En el caso concreto de España, similar a los demás países europeos, medidas de esta importancia nunca han sido acordadas desde la entrada en vigor de la Constitución de 1978, ni siquiera la incorporación a la UE o a la OTAN, hechos muy importantes pero al fin y al cabo reversibles. Ahí está el Brexit para demostrarlo. Pero convertir España en una sociedad multiétnica no lo es.
El art. 92 de nuestro texto constitucional establece que «las decisiones políticas de especial transcendencia podrán ser sometidas a referéndum consultivo de todos los ciudadanos». Así sucedió, por ejemplo, con la incorporación a la OTAN o la Constitución Europea.
Resulta difícil comprender por qué la decisión de abrir la puerta a millones de inmigrantes, con sus enormes consecuencias a largo plazo, no se consideró en ningún país europeo una decisión de especial transcendencia. Si ésta no lo es, ¿cuál podría serlo?
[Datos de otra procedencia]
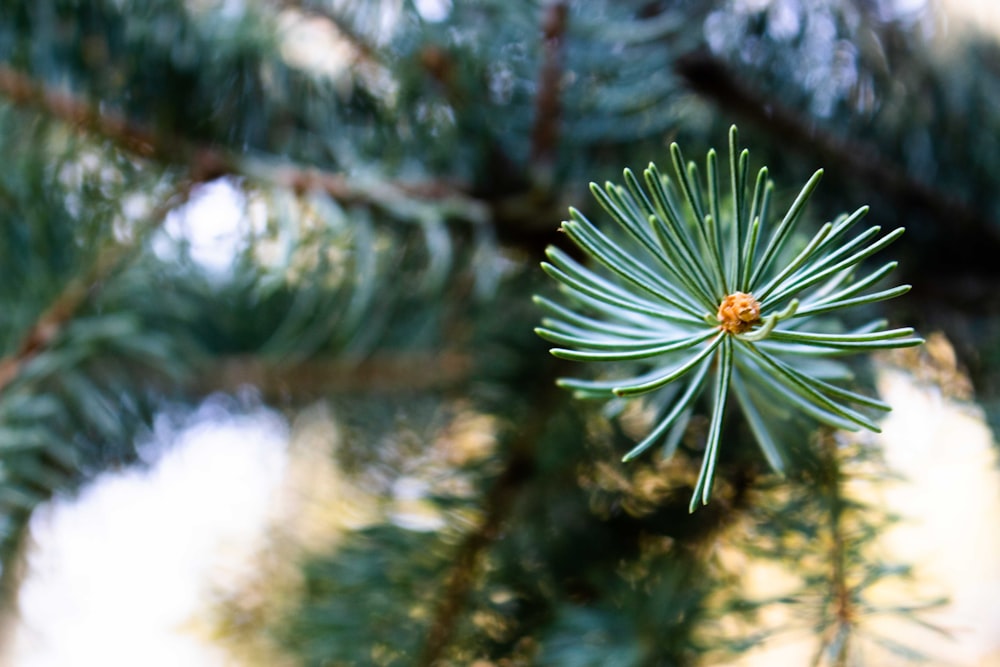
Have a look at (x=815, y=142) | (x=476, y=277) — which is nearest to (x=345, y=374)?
(x=476, y=277)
El vicepresidente Vance acaba de decirlo con claridad en su histórico discurso de Munich: «Ningún votante de este continente ha acudido a las urnas para abrir las compuertas a la entrada de millones de inmigrantes incontrolados».
¿Tan insensato sería que algún partido político tuviera la valentía de proponer un referéndum sobre el presente y el futuro de la inmigración en España? ¿Porqué se da por hecho que se trata de un tema fuera de discusión? ¿Quién, cuándo, cómo, porqué y en virtud de qué poder otorgado por quién ha decidido que éste es un tema sobre el que los ciudadanos no tienen nada que decir?
¿No es precisamente la voz de los ciudadanos la primera que debería ser escuchada? ¿No consiste la democracia en que el pueblo es el único dueño de su destino?